- What is required -
Rewrite the data from the line containing "Studying the photograph" through the end of the data, replacing "closer to" with "nearer to" and leaving everything else unchanged.

- Spatial question entries -

++++++

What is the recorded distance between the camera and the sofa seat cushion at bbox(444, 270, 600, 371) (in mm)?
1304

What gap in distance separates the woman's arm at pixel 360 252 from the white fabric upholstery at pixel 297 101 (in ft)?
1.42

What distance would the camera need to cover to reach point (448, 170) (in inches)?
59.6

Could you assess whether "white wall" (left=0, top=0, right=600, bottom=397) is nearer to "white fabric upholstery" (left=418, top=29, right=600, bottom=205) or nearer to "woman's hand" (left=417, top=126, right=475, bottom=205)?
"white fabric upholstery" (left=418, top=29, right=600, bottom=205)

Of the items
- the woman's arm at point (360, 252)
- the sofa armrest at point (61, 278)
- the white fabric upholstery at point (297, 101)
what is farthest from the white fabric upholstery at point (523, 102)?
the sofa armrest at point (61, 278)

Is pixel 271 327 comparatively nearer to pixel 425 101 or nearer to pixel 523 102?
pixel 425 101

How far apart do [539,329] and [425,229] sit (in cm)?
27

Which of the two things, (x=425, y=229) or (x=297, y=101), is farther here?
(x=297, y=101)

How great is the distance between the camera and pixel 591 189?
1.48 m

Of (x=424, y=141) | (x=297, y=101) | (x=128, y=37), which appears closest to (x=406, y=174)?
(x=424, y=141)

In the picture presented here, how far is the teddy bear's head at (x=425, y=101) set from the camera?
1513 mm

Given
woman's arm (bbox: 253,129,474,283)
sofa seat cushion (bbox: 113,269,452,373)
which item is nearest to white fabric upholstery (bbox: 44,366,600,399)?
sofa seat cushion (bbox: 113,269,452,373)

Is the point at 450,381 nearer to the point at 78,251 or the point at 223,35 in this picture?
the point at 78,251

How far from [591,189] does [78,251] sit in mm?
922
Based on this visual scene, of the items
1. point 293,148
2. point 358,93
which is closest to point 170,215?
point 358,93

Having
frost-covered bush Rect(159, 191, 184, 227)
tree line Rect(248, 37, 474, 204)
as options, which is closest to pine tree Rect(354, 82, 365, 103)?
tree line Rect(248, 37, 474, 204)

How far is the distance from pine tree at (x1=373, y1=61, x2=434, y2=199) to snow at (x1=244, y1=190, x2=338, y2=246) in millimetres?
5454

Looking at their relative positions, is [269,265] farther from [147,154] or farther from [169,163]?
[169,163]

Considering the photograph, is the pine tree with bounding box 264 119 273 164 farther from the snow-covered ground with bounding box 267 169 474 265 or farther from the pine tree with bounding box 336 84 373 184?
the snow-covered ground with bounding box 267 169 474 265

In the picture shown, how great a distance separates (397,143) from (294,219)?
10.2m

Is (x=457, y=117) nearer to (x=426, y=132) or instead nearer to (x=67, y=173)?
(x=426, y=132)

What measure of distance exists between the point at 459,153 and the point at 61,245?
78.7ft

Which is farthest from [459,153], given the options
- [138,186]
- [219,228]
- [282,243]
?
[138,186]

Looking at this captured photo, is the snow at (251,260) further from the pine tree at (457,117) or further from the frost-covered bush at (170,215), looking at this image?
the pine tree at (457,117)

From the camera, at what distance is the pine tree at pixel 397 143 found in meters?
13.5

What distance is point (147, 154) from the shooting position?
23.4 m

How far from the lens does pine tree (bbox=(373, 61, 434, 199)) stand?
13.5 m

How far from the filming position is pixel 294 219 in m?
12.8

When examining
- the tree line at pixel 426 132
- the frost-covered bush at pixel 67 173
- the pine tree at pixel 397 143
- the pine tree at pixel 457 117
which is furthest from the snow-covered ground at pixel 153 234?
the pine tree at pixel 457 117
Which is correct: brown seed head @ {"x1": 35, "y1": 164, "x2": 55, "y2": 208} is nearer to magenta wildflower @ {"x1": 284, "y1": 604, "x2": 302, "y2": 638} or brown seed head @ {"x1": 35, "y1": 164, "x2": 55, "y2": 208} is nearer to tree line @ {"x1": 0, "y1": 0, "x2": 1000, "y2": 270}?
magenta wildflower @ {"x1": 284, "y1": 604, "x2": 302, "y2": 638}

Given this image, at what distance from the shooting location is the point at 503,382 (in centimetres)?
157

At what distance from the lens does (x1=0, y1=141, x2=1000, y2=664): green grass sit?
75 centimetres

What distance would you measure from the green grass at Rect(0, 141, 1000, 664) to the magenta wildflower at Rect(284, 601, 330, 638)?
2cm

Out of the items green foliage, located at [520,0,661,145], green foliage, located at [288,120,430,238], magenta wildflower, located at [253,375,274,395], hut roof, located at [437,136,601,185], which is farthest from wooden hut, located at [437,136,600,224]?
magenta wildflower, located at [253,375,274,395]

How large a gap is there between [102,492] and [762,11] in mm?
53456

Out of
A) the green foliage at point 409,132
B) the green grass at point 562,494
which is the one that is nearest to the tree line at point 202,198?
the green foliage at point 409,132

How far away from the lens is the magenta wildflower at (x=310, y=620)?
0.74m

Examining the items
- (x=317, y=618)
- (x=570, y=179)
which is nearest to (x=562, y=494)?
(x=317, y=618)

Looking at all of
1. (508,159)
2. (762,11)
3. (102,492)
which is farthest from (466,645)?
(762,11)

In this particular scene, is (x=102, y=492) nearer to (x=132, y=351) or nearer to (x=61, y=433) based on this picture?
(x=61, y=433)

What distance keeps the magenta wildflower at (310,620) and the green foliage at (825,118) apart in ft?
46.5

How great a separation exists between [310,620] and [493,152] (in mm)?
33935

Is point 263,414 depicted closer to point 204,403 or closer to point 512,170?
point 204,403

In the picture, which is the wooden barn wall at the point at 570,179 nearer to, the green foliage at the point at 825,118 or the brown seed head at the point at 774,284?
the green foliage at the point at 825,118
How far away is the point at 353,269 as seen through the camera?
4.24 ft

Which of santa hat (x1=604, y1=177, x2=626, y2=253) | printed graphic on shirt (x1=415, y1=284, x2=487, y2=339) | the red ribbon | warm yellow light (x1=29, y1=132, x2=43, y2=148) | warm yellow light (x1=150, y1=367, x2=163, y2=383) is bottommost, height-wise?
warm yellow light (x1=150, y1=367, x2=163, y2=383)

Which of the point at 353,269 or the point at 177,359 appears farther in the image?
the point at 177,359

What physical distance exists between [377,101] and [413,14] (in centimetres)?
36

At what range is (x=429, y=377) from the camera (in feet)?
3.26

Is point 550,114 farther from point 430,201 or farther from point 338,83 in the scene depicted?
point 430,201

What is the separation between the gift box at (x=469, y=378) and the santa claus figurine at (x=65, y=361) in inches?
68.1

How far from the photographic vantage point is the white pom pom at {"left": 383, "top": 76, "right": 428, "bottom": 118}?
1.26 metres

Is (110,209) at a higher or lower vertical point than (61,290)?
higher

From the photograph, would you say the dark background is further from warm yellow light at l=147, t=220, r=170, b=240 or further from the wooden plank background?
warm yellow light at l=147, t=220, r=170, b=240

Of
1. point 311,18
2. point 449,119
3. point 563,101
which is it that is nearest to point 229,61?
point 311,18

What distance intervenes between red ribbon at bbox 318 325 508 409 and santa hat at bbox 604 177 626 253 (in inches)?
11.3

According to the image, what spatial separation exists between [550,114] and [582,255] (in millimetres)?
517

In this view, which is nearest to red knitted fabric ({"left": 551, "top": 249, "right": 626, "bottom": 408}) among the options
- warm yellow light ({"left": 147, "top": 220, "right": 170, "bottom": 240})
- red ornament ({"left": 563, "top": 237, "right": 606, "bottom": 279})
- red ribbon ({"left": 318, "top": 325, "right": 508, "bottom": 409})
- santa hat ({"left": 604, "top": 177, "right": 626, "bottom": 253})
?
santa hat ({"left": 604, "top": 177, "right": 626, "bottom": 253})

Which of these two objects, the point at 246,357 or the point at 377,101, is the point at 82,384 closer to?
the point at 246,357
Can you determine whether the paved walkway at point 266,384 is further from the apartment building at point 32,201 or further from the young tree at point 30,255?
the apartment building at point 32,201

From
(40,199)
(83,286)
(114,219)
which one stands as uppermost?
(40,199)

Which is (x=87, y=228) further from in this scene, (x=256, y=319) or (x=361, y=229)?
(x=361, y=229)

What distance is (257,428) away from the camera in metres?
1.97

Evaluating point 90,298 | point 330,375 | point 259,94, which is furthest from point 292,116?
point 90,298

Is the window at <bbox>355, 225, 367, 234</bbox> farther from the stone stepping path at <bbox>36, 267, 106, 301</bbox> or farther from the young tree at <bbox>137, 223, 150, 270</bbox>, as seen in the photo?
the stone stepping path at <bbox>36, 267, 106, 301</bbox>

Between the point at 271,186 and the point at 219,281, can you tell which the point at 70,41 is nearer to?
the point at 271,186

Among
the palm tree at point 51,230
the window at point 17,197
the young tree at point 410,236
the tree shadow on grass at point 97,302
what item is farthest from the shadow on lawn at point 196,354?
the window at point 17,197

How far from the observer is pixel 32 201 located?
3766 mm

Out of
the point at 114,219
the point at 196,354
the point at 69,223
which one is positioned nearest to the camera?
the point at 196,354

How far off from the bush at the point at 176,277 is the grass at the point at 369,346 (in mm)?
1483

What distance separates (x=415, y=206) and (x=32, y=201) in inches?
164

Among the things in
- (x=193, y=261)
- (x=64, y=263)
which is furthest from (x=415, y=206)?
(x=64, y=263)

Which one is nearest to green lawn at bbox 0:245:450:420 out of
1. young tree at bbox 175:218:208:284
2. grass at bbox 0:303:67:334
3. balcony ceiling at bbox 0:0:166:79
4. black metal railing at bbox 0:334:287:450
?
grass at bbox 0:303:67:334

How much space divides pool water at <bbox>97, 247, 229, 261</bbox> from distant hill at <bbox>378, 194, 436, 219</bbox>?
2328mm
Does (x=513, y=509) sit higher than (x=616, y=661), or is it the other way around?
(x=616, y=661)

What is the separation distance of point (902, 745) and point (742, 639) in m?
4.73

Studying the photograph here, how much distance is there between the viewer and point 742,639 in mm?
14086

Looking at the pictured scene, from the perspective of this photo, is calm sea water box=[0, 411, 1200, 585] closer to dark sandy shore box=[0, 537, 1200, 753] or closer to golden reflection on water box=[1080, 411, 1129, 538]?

++++++

- Correct answer -
Studying the photograph here, how much distance is there between the viewer and point 742,639 in mm?
14086

Looking at the pictured scene, from the perspective of this photo, is calm sea water box=[0, 411, 1200, 585] nearer to dark sandy shore box=[0, 537, 1200, 753] or nearer to golden reflection on water box=[1080, 411, 1129, 538]?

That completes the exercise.